Con ocasión de su cumpleaños le regalamos a mi padre, enfermo de alzhéimer, un puzle apropiado para niños de unos 3 años. Estuvo bastante tiempo entretenido en encajar la última de sus cuatro grandes piezas. La daba vueltas y vueltas, pero no acababa de situarla correctamente. Yo le observaba. En uno de esos movimientos, y de forma casual, la pieza cayó en su lugar. Le miré. Me sorprendió la cara de felicidad que tenía.
Todos buscamos nuestro sitio en la vida. Responder a esa estremecedora pregunta que Dios nos hace: «¿Dónde estás?» (Gn 3,9) y poder decir: «Donde me has pensado desde tu eterna bondad».
¿Por qué necesitamos encontrar nuestro lugar? Quizás intuimos que en ello radica nuestra felicidad. En la armonía que se percibe cuando hay adecuación entre nuestras aspiraciones y la posibilidad de su cumplimiento.
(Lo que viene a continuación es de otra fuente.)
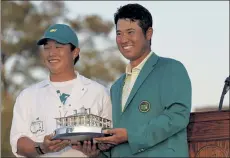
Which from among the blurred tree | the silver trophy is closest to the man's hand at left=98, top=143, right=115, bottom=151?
the silver trophy

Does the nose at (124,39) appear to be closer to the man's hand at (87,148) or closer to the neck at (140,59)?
the neck at (140,59)

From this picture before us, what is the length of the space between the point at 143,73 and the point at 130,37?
0.76ft

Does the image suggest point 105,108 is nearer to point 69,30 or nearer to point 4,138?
point 69,30

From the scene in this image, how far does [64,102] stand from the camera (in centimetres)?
527

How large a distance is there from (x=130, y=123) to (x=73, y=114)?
1.39ft

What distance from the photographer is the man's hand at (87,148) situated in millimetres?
4881

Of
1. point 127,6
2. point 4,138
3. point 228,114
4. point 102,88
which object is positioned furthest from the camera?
point 4,138

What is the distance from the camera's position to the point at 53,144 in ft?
15.8

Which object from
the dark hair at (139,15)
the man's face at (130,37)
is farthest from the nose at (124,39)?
the dark hair at (139,15)

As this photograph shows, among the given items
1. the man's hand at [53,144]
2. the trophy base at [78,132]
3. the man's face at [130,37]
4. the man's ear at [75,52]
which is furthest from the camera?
the man's ear at [75,52]

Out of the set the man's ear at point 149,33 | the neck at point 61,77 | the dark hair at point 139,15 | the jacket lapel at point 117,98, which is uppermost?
the dark hair at point 139,15

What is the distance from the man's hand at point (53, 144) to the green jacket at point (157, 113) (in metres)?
0.30

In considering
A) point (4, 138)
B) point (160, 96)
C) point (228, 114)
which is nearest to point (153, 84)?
point (160, 96)

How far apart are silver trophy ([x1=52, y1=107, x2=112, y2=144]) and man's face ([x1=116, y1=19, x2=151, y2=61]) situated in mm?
451
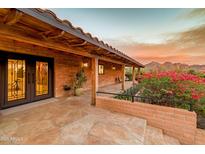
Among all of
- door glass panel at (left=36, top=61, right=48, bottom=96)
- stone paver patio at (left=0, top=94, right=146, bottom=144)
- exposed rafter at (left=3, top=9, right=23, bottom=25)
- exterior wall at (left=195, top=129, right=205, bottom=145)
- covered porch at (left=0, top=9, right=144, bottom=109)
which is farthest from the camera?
door glass panel at (left=36, top=61, right=48, bottom=96)

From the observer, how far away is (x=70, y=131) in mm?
2805

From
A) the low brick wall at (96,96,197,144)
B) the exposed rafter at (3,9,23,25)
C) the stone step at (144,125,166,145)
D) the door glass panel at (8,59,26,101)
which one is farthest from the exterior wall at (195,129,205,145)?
the door glass panel at (8,59,26,101)

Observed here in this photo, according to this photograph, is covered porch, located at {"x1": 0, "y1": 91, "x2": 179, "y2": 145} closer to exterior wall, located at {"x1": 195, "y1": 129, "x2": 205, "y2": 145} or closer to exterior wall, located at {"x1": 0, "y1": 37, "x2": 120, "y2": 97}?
exterior wall, located at {"x1": 195, "y1": 129, "x2": 205, "y2": 145}

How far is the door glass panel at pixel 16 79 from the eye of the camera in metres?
4.34

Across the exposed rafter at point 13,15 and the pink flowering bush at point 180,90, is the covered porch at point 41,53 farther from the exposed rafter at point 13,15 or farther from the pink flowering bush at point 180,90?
the pink flowering bush at point 180,90

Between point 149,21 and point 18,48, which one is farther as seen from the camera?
point 149,21

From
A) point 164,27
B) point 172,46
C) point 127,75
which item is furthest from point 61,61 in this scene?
point 127,75

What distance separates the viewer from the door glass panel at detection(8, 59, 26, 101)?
14.3ft

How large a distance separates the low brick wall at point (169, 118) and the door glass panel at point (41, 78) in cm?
357

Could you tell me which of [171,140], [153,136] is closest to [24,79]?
[153,136]

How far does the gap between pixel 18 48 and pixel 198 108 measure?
22.0 feet

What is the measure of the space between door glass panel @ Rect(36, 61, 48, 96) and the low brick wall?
3.57 m

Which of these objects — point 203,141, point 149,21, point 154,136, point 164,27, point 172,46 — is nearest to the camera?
point 154,136
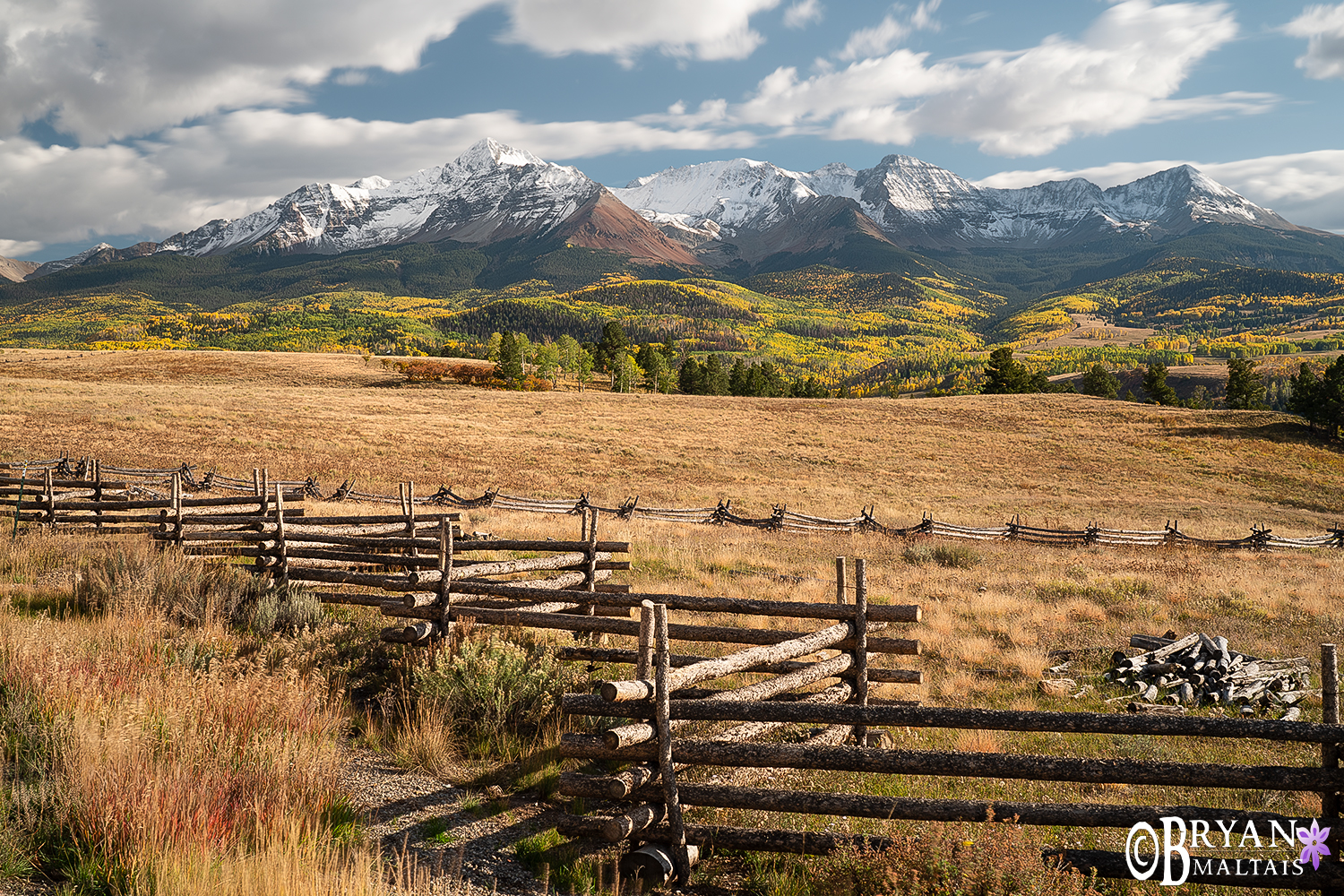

Como ocurre en las orquestas cuando cada instrumento encuentra su momento de tocar.
No siempre es fácil ese descubrimiento. Damos vueltas como piezas de un puzle que caminan hacia su destino intentando encajar en sitios a veces muy altos que nos superan, otros muy pequeños que disminuyen nuestra dignidad.
De pronto llega una mañana, aparentemente como todas las demás pero muy diferente. Lo externo es igual, pero dentro ha ocurrido algo muy importante: «He descubierto mi sitio, mi sentido», con absoluta seguridad, aunque sin evidencias; y la existencia deja de ser casualidad, caos, confusión y oscuridad.
En esto tan sencillo puede consistir la felicidad: en habitar siempre en ese lugar en el que todo es bienaventuranza, paraíso terrenal porque obtenemos lo necesario para el desarrollo en plenitud de nuestra propia persona, «porque allí manda el Señor la bendición, la vida para siempre» (salmo 132).
Mi vida y la tuya se convierten así en historia de salvación, piezas encajadas que colman, con su propio contenido, todo el universo contribuyendo al terminado del puzle humano en su totalidad. Ojalá podamos siempre decir sí a nuestro lugar, sin miedo.